BUSINESS: When Small Businesses Rule the World

David Musick (David_Musick@msn.com)
Thu, 9 Jan 97 21:02:52 UT


Michael Lorrey posted a piece taken from HotWired with the libertarian saying
he was against large corporations. He said "You even reject the idea that a
corporation is an authoritarian system of organized economic power.... a
diseased market economy in which a handful of megacorporations grow like a
spreading cancer sucking the life from people and nature. Is the disease
running out of control? You bet it is. And the patient is dying."

The main flaw with the idea that authoritarian megacorporations are going to
take over the world is the belief that running a business as a monolithic,
authoritarian system is an efficient way of doing business compared to other
ways. Smaller companies are far more efficient; they are more flexible and
becaues they aren't huge, they can't afford to waste their money on
inefficient ways of doing things. Advanced information technologies are
making it possible for very small companies to compete with the
megacorporations, where they can offer goods and services at a lower price
than the megacorporations, since they are fundamentally more efficient.

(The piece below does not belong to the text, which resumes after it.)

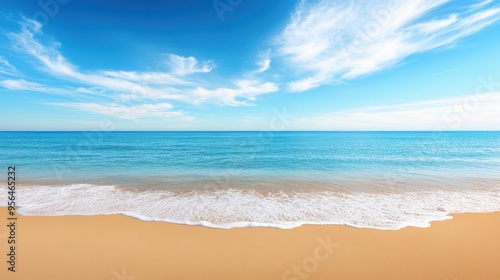 a calm beach with gentle waves lapping at the shore, evoking a sense of relaxation and tranquility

Until fairly recently, very large organizations have been more successful than
the alternatives that were available, but that is changing now that more
successful alternatives for organizations are appearing. What we're seeing
now is a lot of very successful small companies springing up all over the
place, competing with the Big Boys. They generally use a lot of information
technology and contract out lots of their work to other companies, such as
shipping companies, answering services, printing companies, etc., while they
each focus on what they're good at. The information technologies that are
developing are making it increasingly easier for a small company to contact
and do business with other small companies and to insure that their efforts
are coordinated. Since each small group of people is responsible for their
own company and will not get enough business if they do not perform well
enough, only the really competent companies will remain in business. In a
megacorporation, if one department does badly, they are usually subsidized by
the corporation as a whole, and thus they hurt the entire corporation, and
there is not as much immediate accountability for the actions of the people
responsible for poor performance.

What I believe we're going to see is lots more small business springing up all
over the place, becoming very successful, and the huge, monolithic
megacorporations are going to have to adapt quite radically to even stay in
business. They're going to have to dismantle their companies and start
contracting out nearly all of their work to smaller companies. That way, if
their printing department sucks, they just switch to a new printing
department, just like all the small companies do. This ability to hire and
fire 'employees' so quickly is mainly what gives small companies such
flexibility and efficiency. If the people at Kinko's don't do a good job for
Bob's Computer Shack, well then Bob will stop using them and use some other
printing service, essentially firing a whole team of employees and hiring a
whole new one, with no expenses for training. What a deal!

The era of Huge Organizations is nearly over. I don't see how they can last
with all the little guys scurrying around, snatching up business opportunities
all over the place, starving the Big Boys. Because they are more effiecient,
small companies will have lower prices than huge ones, and they will attract
more business. I predict the dissolution of huge companies and countries
within ten to twenty years. From what I'm aware of, this is the most likely
course of action humans will take. We shall see.